By now, anyone who is thinking about their investment portfolio is aware of Bitcoin’s existence. As a prospective investor, a closer look at historical Bitcoin price fluctuations, signals high risk. Since understanding Bitcoin fundamentals and what it can be used for is a little abstract, many investors avoid buying Bitcoin altogether. But those who are interested, still ask themselves why Bitcoin prices fluctuate so much, and how they can take advantage of this to turn a profit. Here are some answers as to why Bitcoin prices fluctuate so drastically.

What do Bitcoin Prices Depend on?

Every price fluctuation tells a story. That story has two sides to it: demand and supply. With Bitcoin, the supply side is pretty clear. Bitcoin supply was designed to minimize price fluctuation, even if that was an inadvertent feature. There are a set number of coins that will be minted and the rate at which they are released into the money supply is set. The only possible unknown there is the number of coins that are lost and will never be transacted with again.

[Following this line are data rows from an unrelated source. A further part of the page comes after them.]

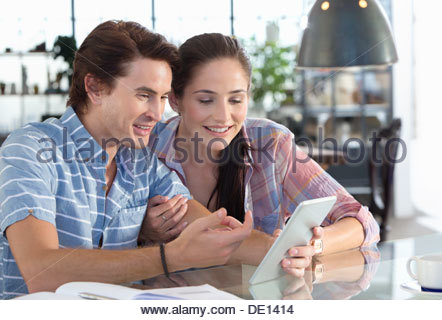 Smiling couple using digital tablet at kitchen table - Stock Photo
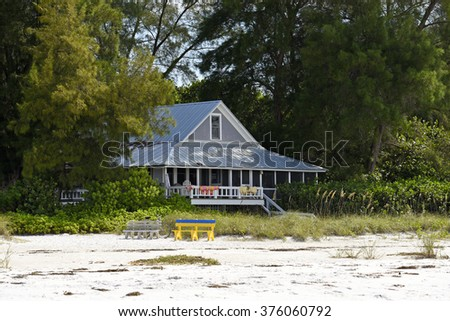 Cozy Beach House nestled in the shade of a tree grove on the beach - stock photo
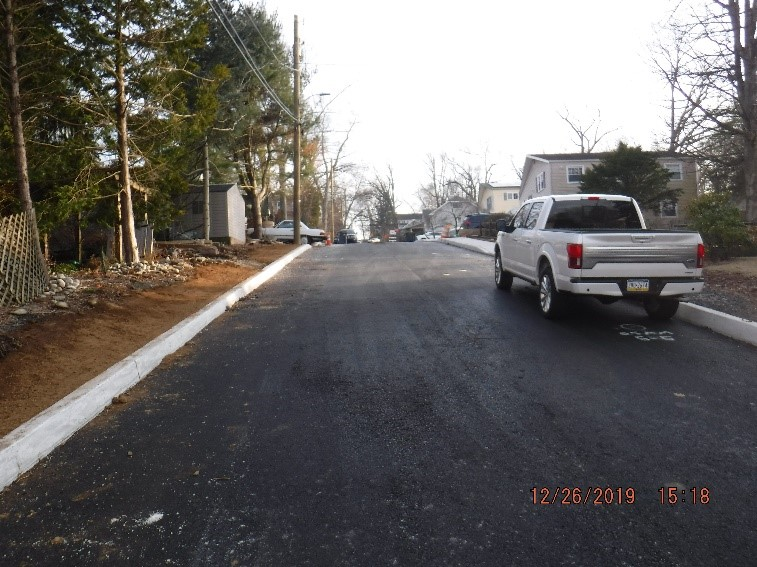 New asphalt, curb and sidewalk construction on Edgecomb Avenue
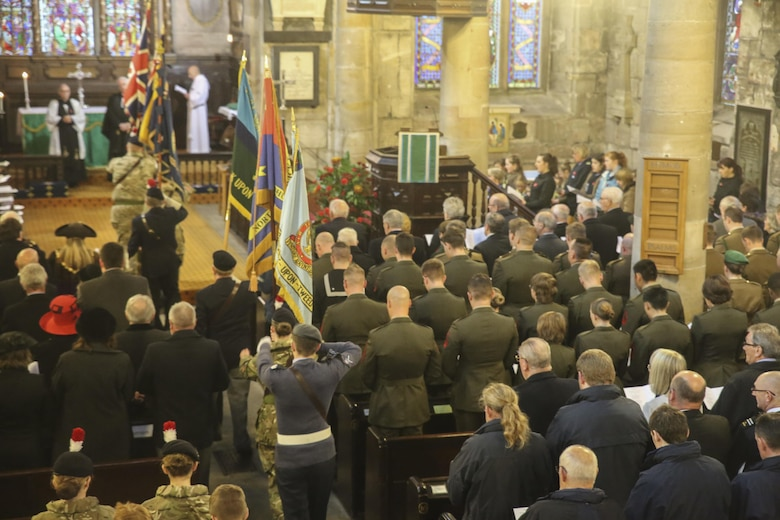 U.S. Marines with 2nd Intelligence Battalion and British service members and citizens gather for a Remembrance Day memorial service in Berwick-upon-Tweed, U.K., Nov. 8, 2015. Remembrance Day is a yearly holiday which commemorates service members who have sacrificed their lives in previous wars. (U.S. Marine Corps photo by Cpl. Lucas Hopkins/Released)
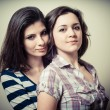 Two hugging young women — Stock Photo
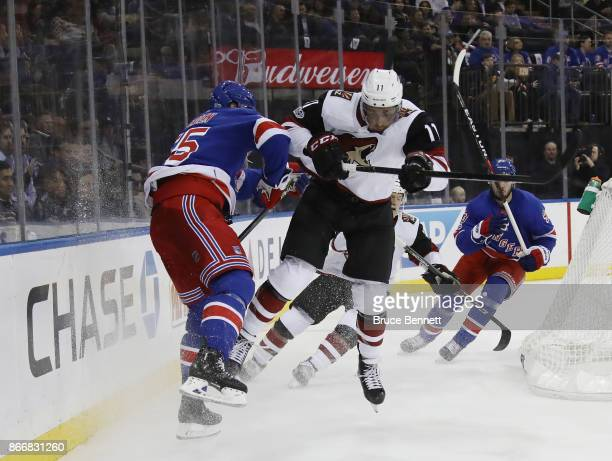 Nick Holden of the New York Rangers is hit by Brendan Perlini of the Arizona Coyotes during the first period at Madison Square Garden on October 26...
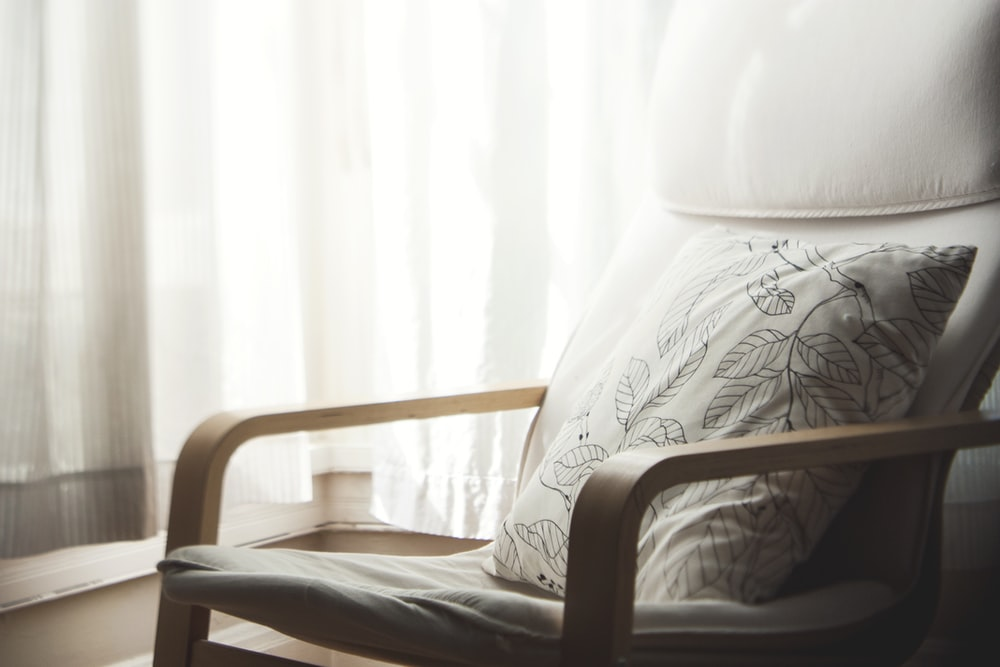 white and grey leaf-printed pillow on armchair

The demand side is a little trickier to understand. It is ultimately demand which makes Bitcoin prices fluctuate so much. Here are some factors that influence demand and therefore fluctuation:

  • Bitcoin adoption
  • Expanding use cases for Bitcoin
  • Price Speculation
  • A relatively small market in which small players can tip the scales pretty easily
  • Lack of regulatory constraints

Price Fluctuation Depends on the Perception About what Bitcoin is For

Understanding demand for Bitcoin is almost impossible. This stems from its crisis of identity in the eyes of the investor. What is Bitcoin? Is it a currency, or is it a digital version of gold? Maybe both? The short answer is that Bitcoin was created as a currency but its deflationary nature and its key features – decentralization, immutability, P2P nature – all make it a desirable store of value in theory.

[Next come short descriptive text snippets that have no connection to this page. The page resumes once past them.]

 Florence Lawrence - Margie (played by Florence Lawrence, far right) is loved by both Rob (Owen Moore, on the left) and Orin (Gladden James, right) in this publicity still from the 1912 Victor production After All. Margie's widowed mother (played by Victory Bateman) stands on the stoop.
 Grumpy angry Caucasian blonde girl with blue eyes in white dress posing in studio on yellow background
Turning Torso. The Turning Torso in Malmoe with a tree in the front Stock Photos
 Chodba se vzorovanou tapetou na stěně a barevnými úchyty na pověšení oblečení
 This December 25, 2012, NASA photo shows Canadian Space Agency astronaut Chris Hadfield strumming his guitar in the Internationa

As such, its price fluctuations cannot necessarily be understood like those of a currency. Bitcoin has no interest rates, its inflation – deflation – rate is elusive, and its purchasing power is a function of demand since Bitcoin doesn’t have a national economy behind it.

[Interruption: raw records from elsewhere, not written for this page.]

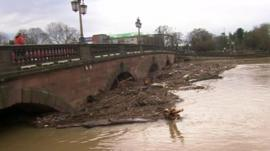 Debris and silt gathered around bridge supports in Worcester
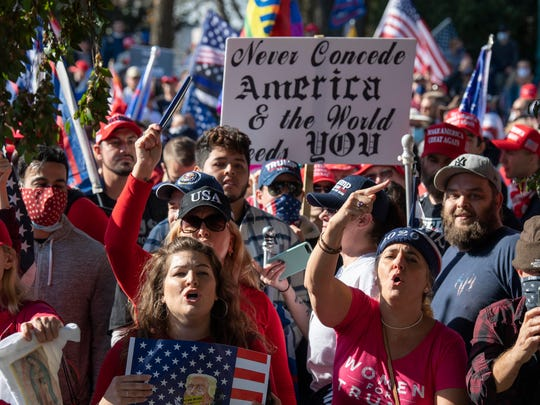 Supporters of President Donald Trump demonstrate and march toward the Supreme Court during the so-called Million MAGA March on Saturday in Washington.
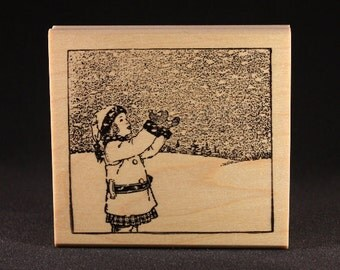 Girl Catching Snowflakes Ruber Art Stamp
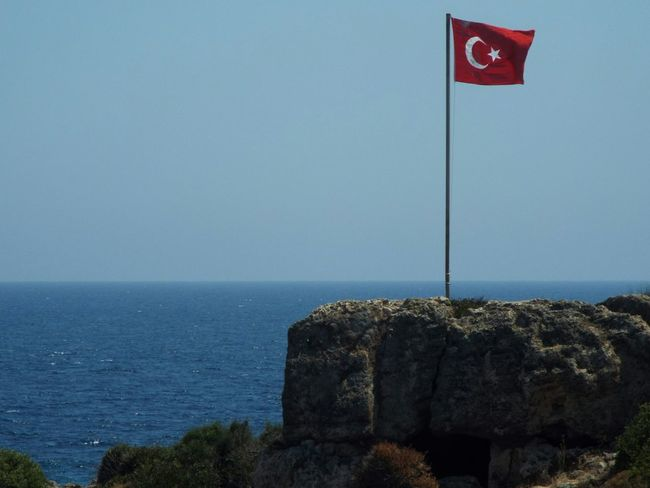 The Turkish flag on Dolphin Island Turkish Flag Flag Rock Blue Water Blue Sky Blue Wave Tourism Tourist Attraction  Travel Photography Travel Destinations Day Trip Sea Mediterranean Sea Boat Trip On A Boat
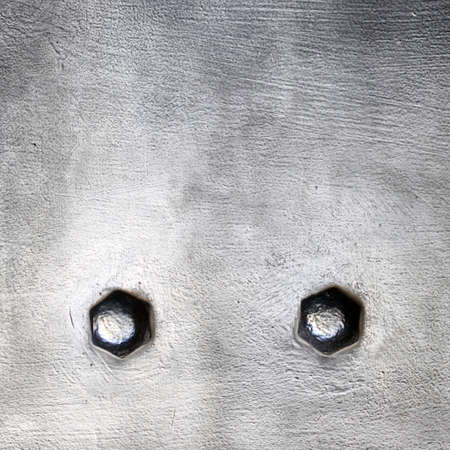 armoring: Black grunge metal plate or armour texture with rivets as background Stock Photo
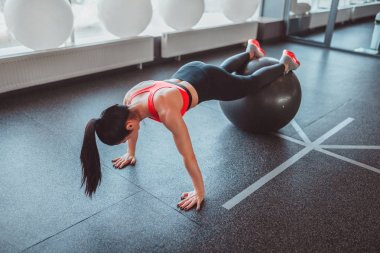 Anonymous woman doing plank on ball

Bitcoin Adoption as a Function of Demand

But even without a national economy behind it, Bitcoin can potentially draw all the advantages of being used worldwide for any kind of transaction. Therefore, adoption is a crucial metric to try to understand demand and through it, Bitcoin price fluctuation. If adoption increases, then more people will be able to use Bitcoin for their day to day transactions. This should push prices up, and it is part of the reason why Gavin Andresen launched the first Bitcoin faucet.